# O que se pede
Copie literalmente um trecho do texto fornecido sobre envelhecimento e memória, começando nas palavras "Há porém coisas" e parando logo após "companheiros de idade.".

# Texto fornecido

════════════════════

Falando da experiência pessoal,
lembro-me de um curto diálogo -e já
lá vão vários anos- que travei com
uma bilheteira de cinema quando, pela primeira vez, usei a regalia da meia-entrada para os idosos. Contendo certo desconforto, pedi meia e acrescentei: "Quer um documento?" A moça,
do alto de sua engaiolada juventude,
respondeu implacável: "Não precisa".
Há porém coisas piores, ligadas à
consciência da finitude, de que os jovens desdenham embalados na ilusão
de imortalidade. Querem um exemplo? Há alguns meses, precisamente
em 9 de novembro de 2001, esta Folha
publicou uma reportagem de Erika
Palomino sobre o 20º aniversário de
um restaurante paulistano, com um
título arrasador: "O que você vai fazer
daqui a 20 anos?" Dispenso-me da
resposta óbvia, em respeito a meus
companheiros de idade.
Mas, se não há remédio para a finitude, surgem aqui e ali algumas fontes
de consolo. É o caso de uma entrevista
do dr. Ivan Izquierdo ("O Estado de
São Paulo", 5 de maio de 2002) , professor de Neuroquímica da Universidade Federal do Rio Grande do Sul,
falando dos esquecimentos, aquele
"me deu um branco", que os idosos
atribuem à idade provecta
Deduzo do que afirma o dr. Izquierdo que o esquecimento não decorre
necessariamente do passar dos anos,
da "obra da natureza", como algumas
almas compreensivas preferem eufemisticamente dizer. Segundo o especialista, entre outros fatores, os lapsos
de memória podem resultar de um
excesso de informações, característico da sociedade contemporânea.

════════════════════

# Seção de dados
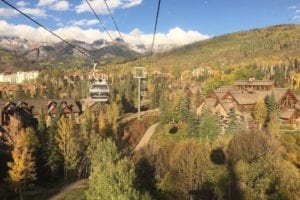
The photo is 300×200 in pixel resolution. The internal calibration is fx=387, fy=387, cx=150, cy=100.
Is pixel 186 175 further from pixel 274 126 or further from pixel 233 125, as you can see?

════════════════════

# Saída
Há porém coisas piores, ligadas à
consciência da finitude, de que os jovens desdenham embalados na ilusão
de imortalidade. Querem um exemplo? Há alguns meses, precisamente
em 9 de novembro de 2001, esta Folha
publicou uma reportagem de Erika
Palomino sobre o 20º aniversário de
um restaurante paulistano, com um
título arrasador: "O que você vai fazer
daqui a 20 anos?" Dispenso-me da
resposta óbvia, em respeito a meus
companheiros de idade.